Dans un article (en anglais) paru dans le dernier numéro de la revue canadienne Wi: Journal of Mobile Media, l’artiste Anna Friz revient sur la radio en tant qu’objet matériel d’expression, pratique qu’elle estime sous-exploitée. Ici, on ne parle pas de la radio traditionnelle qui délivre des messages préfabriqués n’allant que dans un seul sens, mais de l’entièreté du phénomène radiophonique, certes invisible mais pas impalpable, que chacun, donc, peut potentiellement investir, fabriquer ou détourner vers d’autres destinations.
Friz pose d’abord un regard en arrière sur l’invention du Theremin, premier outil artistique à utiliser autrement la technologie radio. Instrument que l’on joue en apposant ses mains à distance de deux antennes (l’une pour contrôler la hauteur des sons, l’autre l’intensité), le Theremin offre au regard l’expression d’une imbrication étroite entre humain et technologie. En filiation, selon elle (même s’il s’en défend, trouvant le Theremin trop restreint), se situe Tetsuo Kogawa, un des acteurs du mouvement “Mini-FM” au Japon.
Le boum japonais des radios libres au début des années 80 fut très différent de celui qu’on connut en Europe. Contraint par la législation à émettre à des puissances très faibles (en-dessous du Watt), il prit le visage de multiples micro-communautés qui, dans le Tokyo densément peuplé, pouvaient se réunir autour d’une station de radio émettant sur la distance d’un immeuble ou deux. Faire de la radio devenait un prétexte pour se rassembler physiquement. On ne pouvait se laisser toucher à distance. Chercher la fréquence sur son poste poussait à se rapprocher du studio.
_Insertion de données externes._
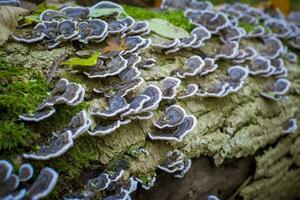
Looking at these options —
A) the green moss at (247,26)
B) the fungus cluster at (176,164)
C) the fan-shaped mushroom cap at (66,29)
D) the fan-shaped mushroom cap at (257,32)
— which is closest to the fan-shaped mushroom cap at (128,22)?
the fan-shaped mushroom cap at (66,29)

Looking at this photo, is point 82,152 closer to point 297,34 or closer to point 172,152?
point 172,152

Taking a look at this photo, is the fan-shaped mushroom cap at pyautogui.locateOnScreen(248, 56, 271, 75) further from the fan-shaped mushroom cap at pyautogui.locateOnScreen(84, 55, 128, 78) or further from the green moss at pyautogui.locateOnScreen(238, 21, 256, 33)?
the fan-shaped mushroom cap at pyautogui.locateOnScreen(84, 55, 128, 78)

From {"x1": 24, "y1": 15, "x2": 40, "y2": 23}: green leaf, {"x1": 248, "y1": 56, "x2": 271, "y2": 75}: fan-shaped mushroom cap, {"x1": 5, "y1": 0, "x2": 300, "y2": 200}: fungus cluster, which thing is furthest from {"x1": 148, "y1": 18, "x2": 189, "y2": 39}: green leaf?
{"x1": 24, "y1": 15, "x2": 40, "y2": 23}: green leaf

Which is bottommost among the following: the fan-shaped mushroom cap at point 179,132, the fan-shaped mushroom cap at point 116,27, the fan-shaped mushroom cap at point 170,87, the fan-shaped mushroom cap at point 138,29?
the fan-shaped mushroom cap at point 179,132

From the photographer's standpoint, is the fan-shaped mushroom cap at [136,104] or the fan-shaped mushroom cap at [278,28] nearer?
the fan-shaped mushroom cap at [136,104]

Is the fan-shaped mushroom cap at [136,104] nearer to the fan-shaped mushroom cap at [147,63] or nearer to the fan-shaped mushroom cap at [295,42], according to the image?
the fan-shaped mushroom cap at [147,63]

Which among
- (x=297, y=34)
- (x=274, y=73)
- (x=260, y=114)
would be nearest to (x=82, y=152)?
(x=260, y=114)

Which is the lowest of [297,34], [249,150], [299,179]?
[299,179]
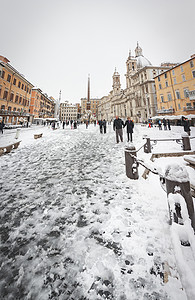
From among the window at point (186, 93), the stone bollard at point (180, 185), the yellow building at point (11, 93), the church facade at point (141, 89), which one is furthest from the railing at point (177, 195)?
the church facade at point (141, 89)

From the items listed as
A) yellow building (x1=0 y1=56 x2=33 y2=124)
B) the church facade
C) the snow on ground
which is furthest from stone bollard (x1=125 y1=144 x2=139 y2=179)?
the church facade

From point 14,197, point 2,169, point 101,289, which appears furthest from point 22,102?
point 101,289

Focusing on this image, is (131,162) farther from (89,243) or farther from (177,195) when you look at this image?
(89,243)

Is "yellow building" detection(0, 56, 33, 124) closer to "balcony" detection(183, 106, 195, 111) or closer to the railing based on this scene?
the railing

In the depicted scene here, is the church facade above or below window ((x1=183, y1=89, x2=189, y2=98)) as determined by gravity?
above

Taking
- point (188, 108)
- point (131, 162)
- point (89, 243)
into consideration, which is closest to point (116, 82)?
point (188, 108)

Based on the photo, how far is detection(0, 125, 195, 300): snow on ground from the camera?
4.20ft

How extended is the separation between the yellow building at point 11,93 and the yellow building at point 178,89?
36765 mm

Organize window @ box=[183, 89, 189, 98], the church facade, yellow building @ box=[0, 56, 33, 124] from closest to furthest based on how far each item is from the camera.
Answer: yellow building @ box=[0, 56, 33, 124] < window @ box=[183, 89, 189, 98] < the church facade

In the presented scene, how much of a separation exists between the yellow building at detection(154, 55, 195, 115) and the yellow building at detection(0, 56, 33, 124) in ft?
121

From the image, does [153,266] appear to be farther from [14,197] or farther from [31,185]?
[31,185]

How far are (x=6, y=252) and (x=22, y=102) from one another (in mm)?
38677

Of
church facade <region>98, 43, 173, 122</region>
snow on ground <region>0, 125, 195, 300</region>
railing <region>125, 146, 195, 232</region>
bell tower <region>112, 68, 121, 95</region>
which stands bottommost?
snow on ground <region>0, 125, 195, 300</region>

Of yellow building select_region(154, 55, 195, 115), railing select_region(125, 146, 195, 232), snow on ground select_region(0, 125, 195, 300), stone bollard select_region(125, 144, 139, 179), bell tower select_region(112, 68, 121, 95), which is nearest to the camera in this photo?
snow on ground select_region(0, 125, 195, 300)
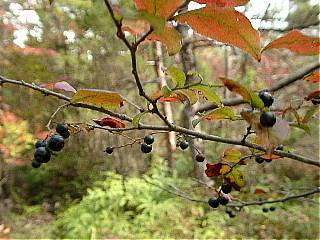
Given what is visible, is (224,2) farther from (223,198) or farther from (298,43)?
(223,198)

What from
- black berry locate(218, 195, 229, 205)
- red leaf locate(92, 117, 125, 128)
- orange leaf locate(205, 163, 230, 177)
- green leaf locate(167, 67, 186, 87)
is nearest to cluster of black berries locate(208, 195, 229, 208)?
black berry locate(218, 195, 229, 205)

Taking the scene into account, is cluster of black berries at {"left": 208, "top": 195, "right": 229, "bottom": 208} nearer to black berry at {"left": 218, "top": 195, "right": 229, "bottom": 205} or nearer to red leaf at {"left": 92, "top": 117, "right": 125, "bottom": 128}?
black berry at {"left": 218, "top": 195, "right": 229, "bottom": 205}

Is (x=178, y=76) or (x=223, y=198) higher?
(x=178, y=76)

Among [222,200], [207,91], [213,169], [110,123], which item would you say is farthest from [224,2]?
[222,200]

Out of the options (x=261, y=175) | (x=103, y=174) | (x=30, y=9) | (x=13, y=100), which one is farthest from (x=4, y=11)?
(x=261, y=175)

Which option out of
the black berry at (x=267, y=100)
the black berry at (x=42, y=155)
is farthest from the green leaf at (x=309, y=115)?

Dans un souci de transmission du savoir, Tetsuo Kogawa propose fréquemment de construire en direct un mini-émetteur FM sous les yeux du public invité à s’assembler autour de lui. Puis avec ce même émetteur, allié à quelques autres ainsi qu’à des postes de radio tout à fait ordinaires, il joue physiquement avec les interférences et les battements d’ondes dans une esthétique minimaliste. Dans l’acception de Kogawa, la radio n’est en rien un phénomène distant et désincarné.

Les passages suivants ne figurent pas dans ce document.